Steele takes a stab at Yushchenko
From the chronicle of distortions #3: Yushchenko is as bad as the guys he's up against
On Oct 28, 2004, the Guardian ran a commentary by Johnathan Steele titled: "Where the Cold War Never Died". It included a nasty little swipe at Yushchenko for being undemocratic.
Steele said: "[Political observers] also wonder how much of a democrat Yushchenko is. He publicly compared supporters of one murdered journalist, Georgy Gongadze, to fascists." The original context of this remark we aren't given, and I am unfamiliar with it, but the intention is clearly not in promoting the truth, as Steele leaves out the following very vital details:
1) Ukrainians clearly do not find, and have not ever found, Yushchenko to be anti-Gongadze. To take a recent bit of proof, during the pro-Yushchenko rallies this week, Gongadze's mother appeared on the stage herself, and Gongadze's wife addressed the crowd in a videotaped message from her home in Washington. Would they be promoting him in front of millions if there were any credible argument that Yushchenko was reviling Gongadze's name, or the names of his true supporters?

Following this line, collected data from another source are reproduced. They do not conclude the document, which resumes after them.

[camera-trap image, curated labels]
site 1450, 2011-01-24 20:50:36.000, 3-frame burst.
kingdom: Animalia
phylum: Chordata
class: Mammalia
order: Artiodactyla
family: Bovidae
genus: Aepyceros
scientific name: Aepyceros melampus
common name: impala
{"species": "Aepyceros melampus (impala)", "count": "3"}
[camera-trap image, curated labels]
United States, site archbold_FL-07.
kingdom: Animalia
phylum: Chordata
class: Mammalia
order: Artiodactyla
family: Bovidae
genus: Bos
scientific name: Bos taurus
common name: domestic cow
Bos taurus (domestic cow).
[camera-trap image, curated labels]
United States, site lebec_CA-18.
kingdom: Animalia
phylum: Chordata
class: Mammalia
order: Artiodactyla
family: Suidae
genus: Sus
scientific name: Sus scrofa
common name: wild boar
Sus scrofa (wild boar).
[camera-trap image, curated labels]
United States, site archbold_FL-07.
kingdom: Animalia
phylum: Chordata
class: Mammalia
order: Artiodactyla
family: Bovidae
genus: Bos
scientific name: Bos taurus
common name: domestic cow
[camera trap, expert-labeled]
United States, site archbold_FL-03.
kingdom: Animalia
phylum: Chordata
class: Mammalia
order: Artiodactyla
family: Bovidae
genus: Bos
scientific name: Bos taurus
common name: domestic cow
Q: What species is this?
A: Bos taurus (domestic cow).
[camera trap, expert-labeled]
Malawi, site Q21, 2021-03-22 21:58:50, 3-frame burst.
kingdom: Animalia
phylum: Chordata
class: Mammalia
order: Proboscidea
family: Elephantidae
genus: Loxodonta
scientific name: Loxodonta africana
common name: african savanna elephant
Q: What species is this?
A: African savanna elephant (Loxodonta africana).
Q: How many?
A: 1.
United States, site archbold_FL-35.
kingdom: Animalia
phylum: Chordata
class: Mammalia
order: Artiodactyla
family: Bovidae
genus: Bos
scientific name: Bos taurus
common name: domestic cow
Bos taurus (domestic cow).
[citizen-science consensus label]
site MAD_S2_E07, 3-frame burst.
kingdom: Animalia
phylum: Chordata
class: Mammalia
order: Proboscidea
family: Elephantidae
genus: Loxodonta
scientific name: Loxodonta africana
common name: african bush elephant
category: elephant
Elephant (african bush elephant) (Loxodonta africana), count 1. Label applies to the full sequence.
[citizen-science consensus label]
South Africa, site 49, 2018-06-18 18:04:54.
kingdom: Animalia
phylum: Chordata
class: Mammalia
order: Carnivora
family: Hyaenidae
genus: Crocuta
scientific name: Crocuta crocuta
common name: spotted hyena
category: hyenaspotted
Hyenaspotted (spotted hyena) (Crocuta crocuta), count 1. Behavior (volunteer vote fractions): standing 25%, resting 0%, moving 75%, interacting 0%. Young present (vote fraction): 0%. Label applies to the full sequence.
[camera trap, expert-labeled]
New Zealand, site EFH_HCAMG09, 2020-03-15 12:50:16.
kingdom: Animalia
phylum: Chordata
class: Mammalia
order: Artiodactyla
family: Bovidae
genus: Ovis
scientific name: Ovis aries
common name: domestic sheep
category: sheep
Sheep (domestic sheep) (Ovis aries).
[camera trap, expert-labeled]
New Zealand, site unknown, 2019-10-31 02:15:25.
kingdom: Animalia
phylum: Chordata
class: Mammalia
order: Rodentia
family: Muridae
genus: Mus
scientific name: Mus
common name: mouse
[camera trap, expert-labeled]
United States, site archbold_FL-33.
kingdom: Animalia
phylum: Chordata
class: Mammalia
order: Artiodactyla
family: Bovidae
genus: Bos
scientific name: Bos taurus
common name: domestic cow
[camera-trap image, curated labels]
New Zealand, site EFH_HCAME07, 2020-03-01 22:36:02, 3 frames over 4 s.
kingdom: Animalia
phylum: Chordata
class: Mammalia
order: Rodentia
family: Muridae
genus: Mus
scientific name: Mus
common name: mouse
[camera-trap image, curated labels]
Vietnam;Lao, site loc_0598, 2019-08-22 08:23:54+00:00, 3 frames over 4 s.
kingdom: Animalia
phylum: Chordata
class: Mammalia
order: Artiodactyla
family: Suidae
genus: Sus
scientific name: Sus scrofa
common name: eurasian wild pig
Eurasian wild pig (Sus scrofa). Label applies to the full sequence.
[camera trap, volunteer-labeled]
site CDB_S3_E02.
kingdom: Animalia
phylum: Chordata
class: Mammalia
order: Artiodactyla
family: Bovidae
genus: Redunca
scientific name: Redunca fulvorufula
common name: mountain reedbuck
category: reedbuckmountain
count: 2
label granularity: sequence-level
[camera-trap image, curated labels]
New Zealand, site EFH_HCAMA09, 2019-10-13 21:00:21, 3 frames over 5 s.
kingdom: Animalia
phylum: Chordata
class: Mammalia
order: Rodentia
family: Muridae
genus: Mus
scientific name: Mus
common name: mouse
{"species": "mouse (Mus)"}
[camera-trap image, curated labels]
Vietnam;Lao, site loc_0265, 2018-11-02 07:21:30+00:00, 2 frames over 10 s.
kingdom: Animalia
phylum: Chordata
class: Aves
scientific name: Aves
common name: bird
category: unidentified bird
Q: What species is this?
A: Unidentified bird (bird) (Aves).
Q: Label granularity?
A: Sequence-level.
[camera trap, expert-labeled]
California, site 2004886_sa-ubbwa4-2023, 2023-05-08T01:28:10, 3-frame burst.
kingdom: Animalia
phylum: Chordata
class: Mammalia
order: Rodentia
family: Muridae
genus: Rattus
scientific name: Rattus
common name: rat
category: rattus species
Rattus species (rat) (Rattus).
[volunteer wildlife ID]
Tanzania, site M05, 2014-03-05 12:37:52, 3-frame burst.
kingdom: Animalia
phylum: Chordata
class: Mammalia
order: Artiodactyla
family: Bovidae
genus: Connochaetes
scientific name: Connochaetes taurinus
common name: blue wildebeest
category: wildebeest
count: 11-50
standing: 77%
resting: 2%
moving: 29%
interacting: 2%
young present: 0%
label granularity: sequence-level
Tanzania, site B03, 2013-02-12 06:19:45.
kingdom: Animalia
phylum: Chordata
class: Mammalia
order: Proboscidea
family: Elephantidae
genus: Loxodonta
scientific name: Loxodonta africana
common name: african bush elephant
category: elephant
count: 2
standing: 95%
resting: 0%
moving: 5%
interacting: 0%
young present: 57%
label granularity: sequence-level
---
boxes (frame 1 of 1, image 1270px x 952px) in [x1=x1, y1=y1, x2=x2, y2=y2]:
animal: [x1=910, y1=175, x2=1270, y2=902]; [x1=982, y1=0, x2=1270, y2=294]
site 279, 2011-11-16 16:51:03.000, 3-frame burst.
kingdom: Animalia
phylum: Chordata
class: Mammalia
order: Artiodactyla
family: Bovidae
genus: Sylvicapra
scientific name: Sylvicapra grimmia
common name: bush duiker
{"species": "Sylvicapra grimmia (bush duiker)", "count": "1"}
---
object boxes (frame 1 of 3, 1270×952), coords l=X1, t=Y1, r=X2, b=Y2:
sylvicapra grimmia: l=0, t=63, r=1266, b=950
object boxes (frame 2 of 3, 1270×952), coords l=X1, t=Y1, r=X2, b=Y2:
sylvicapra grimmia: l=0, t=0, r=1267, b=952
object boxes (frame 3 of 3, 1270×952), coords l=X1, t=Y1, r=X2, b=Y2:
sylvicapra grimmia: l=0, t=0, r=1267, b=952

2) Gongadze didn't just get killed in a random attack. He was under surveillance by the Ukrainian secret police, who let him be kidnapped by thugs, who then tortured him, killed him, and left his beheaded body lying in a ditch out in the backwoods of the Kyiv region for a passerby to find. Later a tape was released by Kuchma's bodyguard, in which he caught Kuchma saying "something should be done about that guy" just before Gongadze was killed. That Yushchenko made a comment Steele could use out of context was fit to print, that the actual *murder of the journalist in question* was linked on tape to the administration was not fit to even mention.
In the same article, Steele points out the visits by senior US officials to Ukraine as interference, claiming "They were aroused, it seems, by the outgoing president Leonid Kuchma's sudden change of line on Nato," and continuing on about how the US is just trying to get Ukraine into its NATO club because it hates Russia. What he neglects to mention is that two of the three people he mentioned (Richard Holbrooke and Henry Kissenger) were explicitly invited by the current President's son-in-law, Victor Pinchuk, and came based on his invitation.
Either Mr. Steele has been incredibly sloppy with his journalism and compounded his sloppiness with unsubstantiated accusations, or he is purposefully concealing facts. Either way, he is not a journalist you should trust when reading about Ukraine.